All eyes are on the Biden-Ryan debate tonight. Our own Daniel Burke and David Gibson look at Catholic expectations for the so-called “Thrill in the Ville,” as the Danville, (Ky) locals call it.
David Brody at the Christian Broadcasting Network says Paul Ryan will need to "ooze empathy.”
And the Center for Applied Research in the Apostolate (CARA) at Georgetown University says the Catholic vote is too close to call.
We asked religious leaders to respond to the rise of the "nones" - and received some intriguing responses.
Abortion is back in the news. First, Mitt Romney seemed to say he has no plans to push for legislation limiting abortion.
Then, news broke that a Republican congressman from Tennessee with anti-abortion credentials urged an unnamed woman to find a "solution" so that he would not have to inform his wife that she was pregnant.
While we’re on the subject of culture wars, a Republican congressman who happens to serve on the House Committee on Science, Space, and Technology, drew fire after decrying evolution and the Big Bang theory as “lies from the pit of hell.”
Nearly 60 years later, Emory University has owned up to anti-Semitic discrimination by the now-defunct Emory School of Dentistry. Between 1948 and 1961, the school’s dean routinely flunked Jewish students.
Those anti-Muslim subway ads sponsored by New Yorker Pamela Geller have made their way to the DC Metro.
Are black churches entrenched in their anti-gay attitudes? Not in Maryland, say a bunch of commentators looking ahead to that state’s referendum on marriage equality.
RNS blogger Omid Safi points out that Pope Benedict XVI prayed in Arabic during a recent trip to Lebanon. His "Baarak Allah fi-kum,” is English for, “May Allah bless you all.”
Across the pond, a row has erupted over a priest banning yoga from a Southampton church hall because the class was "not compatible" with the Catholic faith.
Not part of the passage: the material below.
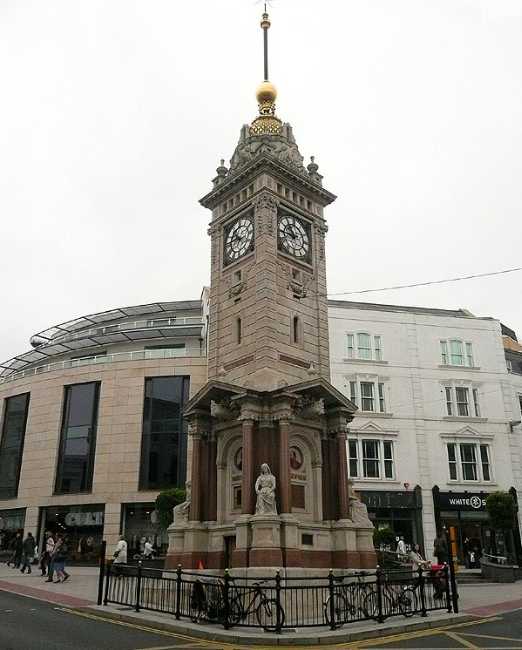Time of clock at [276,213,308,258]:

Didn’t Southern Baptist Al Mohler say much the same thing a few years ago?
French police officers investigating a group of young Islamic radicals have uncovered bomb-making materials, weapons and a list of Jewish institutions and their addresses.
Over in Mali, a senior U.N. official says radical Islamists who now control about two-thirds of the country are targeting women — demanding they cover their heads and restricting their ability to work, among other things.
Back in Toledo — Ohio, that is — David Yonke profiles a family with 25 children, some biological, most adopted.
Finally, for all you numerology fans, today is a special day: It's 10-11-12. But as for weddings, looks like last year’s 11-11-11 was more popular. Of course, there’s always 12-12-12 to look forward to.